I’d actually intended that this combination planter would be tulip ‘Gypsy Love’ with crocus ‘Gypsy Girl’. But as life would have it, the ‘Gypsy Love’ tulips had either died out some time ago or, in a night of passion, thrown their label into an entirely different pot. Instead, I’d planted the hyacinth ‘Gypsy Queen’ These are some of the problems a literary-minded gardener faces.
Ordinarily, I wouldn’t have planted a crocus with a hyacinth: the bloom times are just too close. Fortunately, ‘Gypsy Queen’ is always the latest of my hyacinths to bloom, so I may just squeak by with this combination.
Meanwhile, over in the ‘Rijnveld’s Early Sensation’ pot, the mix with Ornithogalum nutans ‘Silver Bells’ is working out more the way I’d imagined. Little tufts of ornithogalum (I’d thought they were crocus before I looked at the label; I haven’t grown ornithogalum before) have popped up amid the sturdy stems and leaves of Rijnveld.
Up on top, it looks like this:
As usual, bloom time has not been the only consideration in making these combinations (well, in making one and having one made for me). Plant height is something that needs to be kept in mind, and I’m still experimenting with that one. It’s easy to see that the hyacinths will have no trouble rising above the little crocuses, but I’m not sure if the ornithogalum will suffer from the shade of looming daffodils. Time will tell.
Another consideration is the requirements of the bulbs you’re planting together. All of these bulbs come from the Mediterranean, where they have the same rainless summers we do here. So I plant them in containers that get no water in summer; after the bulbs die, I drag the containers out back where the foliage can die in peace, and leave them, except for fertilizing and transplanting, until next spring.

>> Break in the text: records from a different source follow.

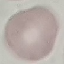
{
  "malaria_status": "uninfected",
  "capture": "smartphone through the microscope eyepiece",
  "image_type": "automatically extracted cell patch, resized to 64 × 64 pixels",
  "stain": "Giemsa",
  "preparation": "thin smear"
}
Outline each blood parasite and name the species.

Planting two kinds of bulbs in one container not only saves me buying more containers; it also means I don’t have to drag containers to the back until I get the second show. (I can move them off the porch, though, to give room to something more spectacular, until the second flush of flowers presents itself. Then I shuffle the pots around again.) When the hyacinth and ornithogalum bloom, I’ll be taking pictures of them in with their defunct buddies. So far, these are two combinations that seem to be working – even if one of them is an accident.